■ PROBLEM DESCRIPTION:
Determine the count of lines in the following entries that contain the string "frames". Write only the number.

Saved entries

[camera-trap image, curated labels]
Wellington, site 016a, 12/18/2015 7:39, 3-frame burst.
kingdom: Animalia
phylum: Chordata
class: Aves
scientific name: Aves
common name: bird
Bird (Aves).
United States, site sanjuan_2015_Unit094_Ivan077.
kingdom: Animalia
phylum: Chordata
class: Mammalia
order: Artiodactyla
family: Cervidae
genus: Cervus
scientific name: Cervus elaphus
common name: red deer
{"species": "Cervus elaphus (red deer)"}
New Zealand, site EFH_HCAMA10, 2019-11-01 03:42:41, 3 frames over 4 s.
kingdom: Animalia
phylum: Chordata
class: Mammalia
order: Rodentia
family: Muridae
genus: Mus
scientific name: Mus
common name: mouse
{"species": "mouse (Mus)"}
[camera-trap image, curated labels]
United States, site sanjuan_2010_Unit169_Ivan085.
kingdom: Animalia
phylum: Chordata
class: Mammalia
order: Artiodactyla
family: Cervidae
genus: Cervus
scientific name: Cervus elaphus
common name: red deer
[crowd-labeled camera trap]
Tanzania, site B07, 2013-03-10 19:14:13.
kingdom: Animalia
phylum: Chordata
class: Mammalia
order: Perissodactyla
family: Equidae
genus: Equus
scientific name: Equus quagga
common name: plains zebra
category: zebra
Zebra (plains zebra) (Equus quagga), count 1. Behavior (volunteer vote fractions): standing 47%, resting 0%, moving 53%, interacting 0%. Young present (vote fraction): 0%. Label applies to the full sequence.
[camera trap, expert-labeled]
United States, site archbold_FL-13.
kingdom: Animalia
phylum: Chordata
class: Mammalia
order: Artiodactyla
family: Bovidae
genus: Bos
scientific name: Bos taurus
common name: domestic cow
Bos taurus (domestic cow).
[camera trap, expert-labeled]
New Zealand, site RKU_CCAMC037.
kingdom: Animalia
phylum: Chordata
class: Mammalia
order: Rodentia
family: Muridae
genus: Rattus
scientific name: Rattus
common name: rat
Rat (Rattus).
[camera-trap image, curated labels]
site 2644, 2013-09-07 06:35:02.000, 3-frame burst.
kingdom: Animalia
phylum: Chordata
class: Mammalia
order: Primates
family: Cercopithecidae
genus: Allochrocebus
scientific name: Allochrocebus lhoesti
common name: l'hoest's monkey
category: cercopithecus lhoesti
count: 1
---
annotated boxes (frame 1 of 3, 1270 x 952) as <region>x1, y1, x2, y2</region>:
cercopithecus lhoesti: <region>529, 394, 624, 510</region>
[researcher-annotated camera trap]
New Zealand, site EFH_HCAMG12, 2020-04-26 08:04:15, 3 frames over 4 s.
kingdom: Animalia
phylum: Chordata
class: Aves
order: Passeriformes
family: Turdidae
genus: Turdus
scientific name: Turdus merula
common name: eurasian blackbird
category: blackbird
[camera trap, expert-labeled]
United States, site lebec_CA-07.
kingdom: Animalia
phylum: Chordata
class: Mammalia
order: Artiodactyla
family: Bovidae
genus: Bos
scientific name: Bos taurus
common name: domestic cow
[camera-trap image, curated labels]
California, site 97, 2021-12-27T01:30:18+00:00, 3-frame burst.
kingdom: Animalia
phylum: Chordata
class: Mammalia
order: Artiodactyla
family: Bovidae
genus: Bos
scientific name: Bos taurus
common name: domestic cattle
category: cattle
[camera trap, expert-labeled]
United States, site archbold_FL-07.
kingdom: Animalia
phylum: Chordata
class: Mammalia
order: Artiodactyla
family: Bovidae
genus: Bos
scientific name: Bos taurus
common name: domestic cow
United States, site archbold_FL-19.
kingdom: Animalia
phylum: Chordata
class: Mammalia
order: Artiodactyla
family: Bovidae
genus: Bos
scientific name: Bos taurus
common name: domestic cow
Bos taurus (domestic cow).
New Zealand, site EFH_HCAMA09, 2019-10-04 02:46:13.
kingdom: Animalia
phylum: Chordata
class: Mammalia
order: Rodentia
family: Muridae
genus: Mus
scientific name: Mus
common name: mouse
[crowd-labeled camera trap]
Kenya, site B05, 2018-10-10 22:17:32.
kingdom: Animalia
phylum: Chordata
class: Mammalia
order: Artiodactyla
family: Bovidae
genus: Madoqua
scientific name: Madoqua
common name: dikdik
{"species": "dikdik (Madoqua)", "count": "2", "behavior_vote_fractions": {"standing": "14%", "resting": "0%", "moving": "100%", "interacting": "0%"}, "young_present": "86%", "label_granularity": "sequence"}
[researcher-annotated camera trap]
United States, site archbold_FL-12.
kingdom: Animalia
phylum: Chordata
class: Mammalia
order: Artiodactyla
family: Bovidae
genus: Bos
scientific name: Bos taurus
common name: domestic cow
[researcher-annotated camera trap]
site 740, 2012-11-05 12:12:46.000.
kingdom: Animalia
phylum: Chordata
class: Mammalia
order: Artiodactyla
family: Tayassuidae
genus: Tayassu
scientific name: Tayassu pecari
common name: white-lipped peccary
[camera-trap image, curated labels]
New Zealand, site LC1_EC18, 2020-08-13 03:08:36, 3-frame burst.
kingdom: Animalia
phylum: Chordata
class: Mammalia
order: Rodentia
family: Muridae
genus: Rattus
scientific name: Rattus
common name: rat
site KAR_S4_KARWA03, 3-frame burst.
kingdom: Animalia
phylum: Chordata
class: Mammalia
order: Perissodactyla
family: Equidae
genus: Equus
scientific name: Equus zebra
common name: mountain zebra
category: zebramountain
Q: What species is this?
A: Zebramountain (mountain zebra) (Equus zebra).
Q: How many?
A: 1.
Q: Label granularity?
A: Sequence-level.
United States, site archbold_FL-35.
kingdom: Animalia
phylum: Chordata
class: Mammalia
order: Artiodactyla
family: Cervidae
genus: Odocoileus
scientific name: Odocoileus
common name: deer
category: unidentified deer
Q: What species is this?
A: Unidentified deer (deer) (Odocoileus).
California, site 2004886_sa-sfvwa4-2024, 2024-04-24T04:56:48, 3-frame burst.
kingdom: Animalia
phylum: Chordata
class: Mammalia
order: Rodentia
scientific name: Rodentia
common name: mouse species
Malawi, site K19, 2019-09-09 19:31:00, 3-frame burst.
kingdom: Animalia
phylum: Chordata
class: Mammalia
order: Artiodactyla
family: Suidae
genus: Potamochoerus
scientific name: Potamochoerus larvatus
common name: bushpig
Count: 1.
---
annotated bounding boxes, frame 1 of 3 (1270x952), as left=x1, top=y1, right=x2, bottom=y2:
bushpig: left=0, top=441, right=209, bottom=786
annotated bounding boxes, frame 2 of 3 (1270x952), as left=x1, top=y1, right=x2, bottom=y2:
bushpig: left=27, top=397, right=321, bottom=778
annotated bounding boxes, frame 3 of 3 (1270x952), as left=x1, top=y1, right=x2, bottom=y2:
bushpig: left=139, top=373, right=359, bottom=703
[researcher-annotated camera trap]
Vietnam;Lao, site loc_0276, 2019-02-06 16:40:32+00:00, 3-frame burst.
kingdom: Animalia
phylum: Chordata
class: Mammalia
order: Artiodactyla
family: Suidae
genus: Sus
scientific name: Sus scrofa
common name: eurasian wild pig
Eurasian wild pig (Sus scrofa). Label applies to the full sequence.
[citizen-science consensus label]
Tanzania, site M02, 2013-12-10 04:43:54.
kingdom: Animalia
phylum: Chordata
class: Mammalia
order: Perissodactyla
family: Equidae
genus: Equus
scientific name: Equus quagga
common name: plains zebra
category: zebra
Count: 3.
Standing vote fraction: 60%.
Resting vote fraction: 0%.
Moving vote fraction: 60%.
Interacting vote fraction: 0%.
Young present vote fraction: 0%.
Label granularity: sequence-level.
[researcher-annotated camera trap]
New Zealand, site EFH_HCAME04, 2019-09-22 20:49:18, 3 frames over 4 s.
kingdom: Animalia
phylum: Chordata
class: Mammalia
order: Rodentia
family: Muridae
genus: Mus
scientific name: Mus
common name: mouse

■ RESULT OF THE TASK:
3